:: Source ::
---

By Menchu Aquino Sarmiento


As Pride Month winds down, we reflect upon the LGBTQI (Lesbian-Gay-Bisexual-Transgender-Queer-Intersex) whom we know and celebrate every day. Some are close to home. On my mother’s side, one of the first openly transgender women in Iloilo was a member of her clan. Miss Gustilo, as she was known, was already teaching at the Iloilo Public High School before the second World War. Mom recalled how the more mischievous students would press against her to feel her falsies while a flustered Miss Gustilo scolded them and placed her books over her chest. This was long before underwires and wonder bras. Family lore was that Miss Gustilo’s mother had always wanted a daughter. Through her childhood, Miss Gustilo had worn frilly pinafores and satin bows. I saw her many decades later, during an Easter procession of carrozas bearing the entombed Christ trailed by His many attendant virgins and saints, each one representing a prominent Ilonggo family.


“There’s Miss Gustilo,” a friend whispered, pointing out a white-haired old lady, watching the procession from her 2nd floor window. She was in her 80s by then, dressed in a nondescript duster, her thinning white hair pinned in a scraggly bun. She had grown into her sedate life as a retired public school teacher. She might pass for any other elderly woman, watching the world go by. Miss Gustilo had none of the showbiz drag queens’ eleganza extravaganza. Here was one transwoman who had comfortably faded away into the everyday.


On our late father’s side, there was the unmarried aunt who had lived with her best friend, an older, also unmarried woman, for over six decades. They had migrated to the States together, then still together, had retired to the province. We all accepted our aunt’s partner as our aunt too. She was considered the more reliable one, who handled their finances and made major household decisions. Our aunt was the pretty one, who couldn’t be bothered with anything more stressful than the next teleserye episode. She outlived her partner, alone but well provided for in her remaining years. If only all cis gender or typically hetero wives were as lucky.

---

:: Data excerpt ::
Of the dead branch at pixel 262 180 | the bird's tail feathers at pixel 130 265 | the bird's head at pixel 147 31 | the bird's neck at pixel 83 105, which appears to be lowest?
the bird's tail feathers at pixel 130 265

---

:: Do this ::
Please duplicate, word for word, the part of the Pride Month essay above that opens with the words containing "On our late" and closes with "were as lucky.".

:: Exercise output ::
On our late father’s side, there was the unmarried aunt who had lived with her best friend, an older, also unmarried woman, for over six decades. They had migrated to the States together, then still together, had retired to the province. We all accepted our aunt’s partner as our aunt too. She was considered the more reliable one, who handled their finances and made major household decisions. Our aunt was the pretty one, who couldn’t be bothered with anything more stressful than the next teleserye episode. She outlived her partner, alone but well provided for in her remaining years. If only all cis gender or typically hetero wives were as lucky.